働き方改革の実務について~待遇決定に関する説明義務の強化~
正規社員と非正規社員(パート、有期雇用者、派遣労働者)間の待遇格差の是正に向けた同一労働同一賃金の取組みでは、非正規社員への待遇に関する説明義務が強化されています。
今までは、雇用形態ごとの対応でしたが、非正規社員すべてで説明義務が統一されるように整備されています。
今回は、非正規社員(パート、有期雇用者、保険労働者など)への待遇決定に関する説明義務について確認していきましょう。
非正規社員への待遇決定に関する説明義務の現状
有期雇用労働者については、働き方改革関連法の施行後、パートタイム労働者、派遣労働者と同様に、雇用管理上の措置の内容、処遇決定に際しての考慮事項などの説明が義務化されました。
さらに、パートタイム労働者、有期雇用労働者、派遣労働者の非正規社員から説明を求められた場合、正規社員との待遇差の内容・理由などについて説明することが新たに義務化されています。(パート・有期労働法14条、派 遣法31条の2)。

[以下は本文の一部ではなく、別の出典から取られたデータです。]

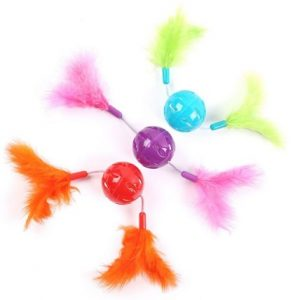 Kattleksaker Feather Twizzlers Bollar 3-pack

これまでの待遇に関する説明義務は、パートタイム労働者、派遣労働者については、雇用管理上の措置の内容、待遇決定に際しての考慮事項などについて説明義務が課されていまし たが、有期雇用労働者については法的規定がなく、説明内容は基本的に「本人の待遇」に関することのみで、正規社員との待遇差の内容やその理由についての説明義務もありませんでした。
非正規社員への待遇に関する説明義務の内容とは?
事業主は、パートタイム労働者、有期雇用労働者を雇い入れた場合、下記の通り労働者本人へ説明をしなければなりません。
- 待遇の差別的取扱い禁止
- 賃金の決定方法
- 教育訓練の実教育訓練の実施、
- 福利厚生施設の利用
- 通常の労働者 への転換を推進するための措置
なお、説明方法は、就業規則、賃金規程などの資料を活用し、口頭で行うことが原則ですが、説明すべき事項が漏れなく記載され、容易に理解できる内容の文書交付などによる方法も認められています。
派遣労働者への待遇に関する説明義務の内容とは?
派遣労働者を雇い入れた場合には、派遣会社が、労働者本人に対しての説明義務があります。(派遣先均等・均衡方式あるいは労使協定方式に準じる)
- 労働条件に関する事項の明示
- 派遣労働者の不合理な待遇の禁止に関する派遣会社の措置の内容説明
なお、派遣労働者はパートタイム労働者や有期雇用労働者と違って、原則として雇い入れ時と派遣時開始とともに、書面にて同様の説明を行う必要があります。
非正規社員から説明を求められた場合は?
事業主は、パートタイム労働者、有期雇用労働者から待遇決定に関する説明を求められた場合には、雇い入れ時の説明内容と同じく、1〜5の考慮事項とする内容と下記の3項目を加えた説明する義務があります。
- 労働条件 の明示、
- 就業規則作成・変更時の意見聴取、
- 不合理な待遇の禁止について
このように、事業主が非正規社員すべてへ待遇決定に関する説明義務が統一されるように整備されています。